- Status Report
- August 12, 2022
MESSENGER Meets Venus!
On Nov. 7, 2005, the MESSENGER spacecraft passed inside the orbit of Venus. While Venus was about 54 million miles from the spacecraft at this time, the spacecraft was 67.2 million miles (108.1 million kilometers) from the Sun.
To keep tabs on MESSENGER’s journey through the inner solar system, use the “Where is MESSENGER?” feature on the mission Web site. Available at http://messenger.jhuapl.edu/whereis/index.php, the page offers detailed, simulated views of the spacecraft’s orbit; MESSENGER’s location in the solar system; and what Earth and Mercury look like from MESSENGER’s current perspective.
Stat Corner: MESSENGER is about 65.4 million miles (105.3 million kilometers) from the Sun and 30.3 million miles (48.7 million kilometers) from Earth. At that distance, a signal from Earth reaches the spacecraft in 162.4 seconds. The spacecraft is moving around the Sun at 84,438 miles (135,890 kilometers) per hour. MESSENGER’s onboard computers have executed 113,780 commands from mission operators since launch on Aug 3, 2004.
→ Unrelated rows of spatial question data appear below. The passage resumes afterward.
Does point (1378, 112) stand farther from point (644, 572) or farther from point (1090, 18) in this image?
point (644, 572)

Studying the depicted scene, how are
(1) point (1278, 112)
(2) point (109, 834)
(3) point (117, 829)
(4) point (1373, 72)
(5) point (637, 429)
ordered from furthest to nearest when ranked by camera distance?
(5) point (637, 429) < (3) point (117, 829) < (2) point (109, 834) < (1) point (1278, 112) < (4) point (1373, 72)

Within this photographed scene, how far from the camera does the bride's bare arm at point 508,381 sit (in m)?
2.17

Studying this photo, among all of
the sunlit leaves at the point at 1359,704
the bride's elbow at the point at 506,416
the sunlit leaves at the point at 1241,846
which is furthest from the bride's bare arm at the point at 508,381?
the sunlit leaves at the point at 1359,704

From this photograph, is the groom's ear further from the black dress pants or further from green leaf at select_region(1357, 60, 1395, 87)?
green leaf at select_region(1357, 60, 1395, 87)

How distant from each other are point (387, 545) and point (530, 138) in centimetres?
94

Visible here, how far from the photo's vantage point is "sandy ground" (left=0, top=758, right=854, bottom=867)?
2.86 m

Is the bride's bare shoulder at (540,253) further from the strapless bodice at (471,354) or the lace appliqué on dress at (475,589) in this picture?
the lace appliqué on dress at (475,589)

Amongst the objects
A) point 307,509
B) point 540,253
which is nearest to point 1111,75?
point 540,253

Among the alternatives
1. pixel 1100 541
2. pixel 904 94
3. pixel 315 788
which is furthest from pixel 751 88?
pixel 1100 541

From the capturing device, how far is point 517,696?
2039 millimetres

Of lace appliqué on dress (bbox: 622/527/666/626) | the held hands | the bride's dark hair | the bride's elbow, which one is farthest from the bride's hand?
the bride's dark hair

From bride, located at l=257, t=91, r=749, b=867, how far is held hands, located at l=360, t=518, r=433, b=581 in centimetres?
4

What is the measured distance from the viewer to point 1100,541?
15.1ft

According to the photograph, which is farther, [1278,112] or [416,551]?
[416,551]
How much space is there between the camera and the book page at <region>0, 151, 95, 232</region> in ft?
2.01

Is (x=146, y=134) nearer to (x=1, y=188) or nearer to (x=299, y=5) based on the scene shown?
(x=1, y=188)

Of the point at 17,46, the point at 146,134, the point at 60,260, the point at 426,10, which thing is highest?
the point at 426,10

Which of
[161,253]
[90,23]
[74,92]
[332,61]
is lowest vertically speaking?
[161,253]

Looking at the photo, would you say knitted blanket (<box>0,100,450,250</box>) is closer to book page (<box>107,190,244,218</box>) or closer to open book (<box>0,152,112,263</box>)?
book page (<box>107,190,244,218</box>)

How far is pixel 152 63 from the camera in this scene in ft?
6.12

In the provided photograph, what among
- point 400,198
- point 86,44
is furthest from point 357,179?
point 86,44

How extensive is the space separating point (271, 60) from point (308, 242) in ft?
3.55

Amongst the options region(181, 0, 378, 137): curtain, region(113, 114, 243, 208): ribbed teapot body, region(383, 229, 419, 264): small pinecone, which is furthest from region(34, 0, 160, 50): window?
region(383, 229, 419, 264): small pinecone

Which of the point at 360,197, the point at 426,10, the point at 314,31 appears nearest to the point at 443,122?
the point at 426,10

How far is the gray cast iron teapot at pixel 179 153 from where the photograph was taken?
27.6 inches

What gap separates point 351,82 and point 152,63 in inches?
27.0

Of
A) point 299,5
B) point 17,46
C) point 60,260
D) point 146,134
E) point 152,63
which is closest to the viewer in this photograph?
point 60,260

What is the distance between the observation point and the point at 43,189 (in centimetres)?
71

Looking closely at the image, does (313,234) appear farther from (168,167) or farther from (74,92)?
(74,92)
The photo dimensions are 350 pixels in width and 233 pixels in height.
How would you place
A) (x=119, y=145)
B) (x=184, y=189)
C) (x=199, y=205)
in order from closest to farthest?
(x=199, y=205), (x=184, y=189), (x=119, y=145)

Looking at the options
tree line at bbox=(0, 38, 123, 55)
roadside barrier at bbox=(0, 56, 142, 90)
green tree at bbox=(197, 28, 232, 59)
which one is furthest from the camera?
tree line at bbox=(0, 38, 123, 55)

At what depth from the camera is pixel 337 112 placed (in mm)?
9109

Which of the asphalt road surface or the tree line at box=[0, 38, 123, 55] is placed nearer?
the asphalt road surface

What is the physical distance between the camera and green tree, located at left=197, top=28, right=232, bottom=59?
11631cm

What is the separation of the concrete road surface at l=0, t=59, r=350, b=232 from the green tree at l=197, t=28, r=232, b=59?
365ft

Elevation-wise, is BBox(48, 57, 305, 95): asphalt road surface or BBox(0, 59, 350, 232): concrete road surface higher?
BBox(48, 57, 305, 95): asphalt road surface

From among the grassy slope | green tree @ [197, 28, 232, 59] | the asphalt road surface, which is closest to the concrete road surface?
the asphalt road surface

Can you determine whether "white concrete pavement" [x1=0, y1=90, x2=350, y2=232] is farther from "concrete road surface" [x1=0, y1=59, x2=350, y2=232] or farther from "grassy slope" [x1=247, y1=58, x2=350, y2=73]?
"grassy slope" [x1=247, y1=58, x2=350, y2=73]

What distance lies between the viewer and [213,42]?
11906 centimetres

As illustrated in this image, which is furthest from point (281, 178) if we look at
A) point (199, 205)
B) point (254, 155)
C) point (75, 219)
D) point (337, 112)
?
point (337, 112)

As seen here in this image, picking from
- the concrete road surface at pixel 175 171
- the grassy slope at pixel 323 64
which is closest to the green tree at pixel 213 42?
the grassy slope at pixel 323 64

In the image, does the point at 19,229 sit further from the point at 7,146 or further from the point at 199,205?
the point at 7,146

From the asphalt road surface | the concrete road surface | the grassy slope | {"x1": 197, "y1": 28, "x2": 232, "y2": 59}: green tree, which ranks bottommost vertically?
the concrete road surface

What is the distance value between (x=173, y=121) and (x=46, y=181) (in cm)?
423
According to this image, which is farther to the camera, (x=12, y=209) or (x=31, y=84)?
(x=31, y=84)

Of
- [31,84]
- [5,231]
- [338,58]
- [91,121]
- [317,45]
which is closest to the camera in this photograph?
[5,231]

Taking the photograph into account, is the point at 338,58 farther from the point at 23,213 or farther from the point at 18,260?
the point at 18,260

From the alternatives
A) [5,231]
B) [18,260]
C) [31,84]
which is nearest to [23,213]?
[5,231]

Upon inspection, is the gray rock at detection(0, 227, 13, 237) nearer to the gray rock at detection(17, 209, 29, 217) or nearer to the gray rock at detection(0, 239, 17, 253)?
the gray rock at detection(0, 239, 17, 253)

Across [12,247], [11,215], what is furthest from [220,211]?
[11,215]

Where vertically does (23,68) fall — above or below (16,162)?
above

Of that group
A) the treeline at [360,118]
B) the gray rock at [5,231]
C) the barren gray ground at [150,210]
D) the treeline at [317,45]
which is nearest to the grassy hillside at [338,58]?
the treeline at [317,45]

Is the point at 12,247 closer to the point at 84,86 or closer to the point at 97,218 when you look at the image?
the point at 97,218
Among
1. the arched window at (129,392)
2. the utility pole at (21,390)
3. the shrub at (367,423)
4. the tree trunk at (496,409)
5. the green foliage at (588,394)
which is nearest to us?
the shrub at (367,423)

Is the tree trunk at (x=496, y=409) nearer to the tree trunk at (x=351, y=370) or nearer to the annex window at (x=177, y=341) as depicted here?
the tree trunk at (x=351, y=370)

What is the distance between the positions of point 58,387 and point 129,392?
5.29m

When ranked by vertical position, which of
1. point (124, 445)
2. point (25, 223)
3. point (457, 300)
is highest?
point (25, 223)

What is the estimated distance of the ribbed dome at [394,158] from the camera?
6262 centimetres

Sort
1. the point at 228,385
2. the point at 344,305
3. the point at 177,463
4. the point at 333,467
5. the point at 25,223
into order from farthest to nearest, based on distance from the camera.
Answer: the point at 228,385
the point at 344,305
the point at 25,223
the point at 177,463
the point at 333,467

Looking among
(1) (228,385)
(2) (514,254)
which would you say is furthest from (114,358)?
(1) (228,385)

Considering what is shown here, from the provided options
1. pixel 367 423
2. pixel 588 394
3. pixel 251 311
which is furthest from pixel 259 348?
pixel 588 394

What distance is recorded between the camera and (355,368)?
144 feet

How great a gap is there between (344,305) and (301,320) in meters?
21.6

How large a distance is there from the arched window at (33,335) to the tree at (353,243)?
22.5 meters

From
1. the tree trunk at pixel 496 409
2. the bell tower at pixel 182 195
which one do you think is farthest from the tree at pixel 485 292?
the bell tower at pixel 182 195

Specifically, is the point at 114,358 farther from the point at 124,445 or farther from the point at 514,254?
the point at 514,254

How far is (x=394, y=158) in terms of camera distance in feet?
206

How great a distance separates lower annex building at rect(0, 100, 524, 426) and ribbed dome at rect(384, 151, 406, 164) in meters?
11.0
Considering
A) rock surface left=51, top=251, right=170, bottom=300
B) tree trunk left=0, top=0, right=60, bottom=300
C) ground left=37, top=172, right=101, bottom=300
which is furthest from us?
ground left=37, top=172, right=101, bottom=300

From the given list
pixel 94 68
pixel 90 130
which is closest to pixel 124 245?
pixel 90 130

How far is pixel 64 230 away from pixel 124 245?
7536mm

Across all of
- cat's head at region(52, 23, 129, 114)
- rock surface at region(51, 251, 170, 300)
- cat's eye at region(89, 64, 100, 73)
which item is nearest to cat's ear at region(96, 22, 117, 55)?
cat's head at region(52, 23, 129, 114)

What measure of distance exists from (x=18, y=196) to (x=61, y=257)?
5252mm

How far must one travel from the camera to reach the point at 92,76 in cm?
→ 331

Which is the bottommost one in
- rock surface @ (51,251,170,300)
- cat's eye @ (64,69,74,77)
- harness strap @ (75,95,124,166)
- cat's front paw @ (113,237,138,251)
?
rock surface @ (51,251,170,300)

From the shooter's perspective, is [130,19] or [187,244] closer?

MESSENGER (MErcury Surface, Space ENvironment, GEochemistry, and Ranging) is a NASA-sponsored scientific investigation of the planet Mercury, and the first space mission designed to orbit the planet closest to the Sun. The MESSENGER spacecraft launched on Aug. 3, 2004, and after flybys of Earth, Venus and Mercury will start a yearlong study of its target planet in March 2011. Dr. Sean C. Solomon, of the Carnegie Institution of Washington, leads the mission as principal investigator. The Johns Hopkins University Applied Physics Laboratory built and operates the MESSENGER spacecraft and manages this Discovery-class mission for NASA.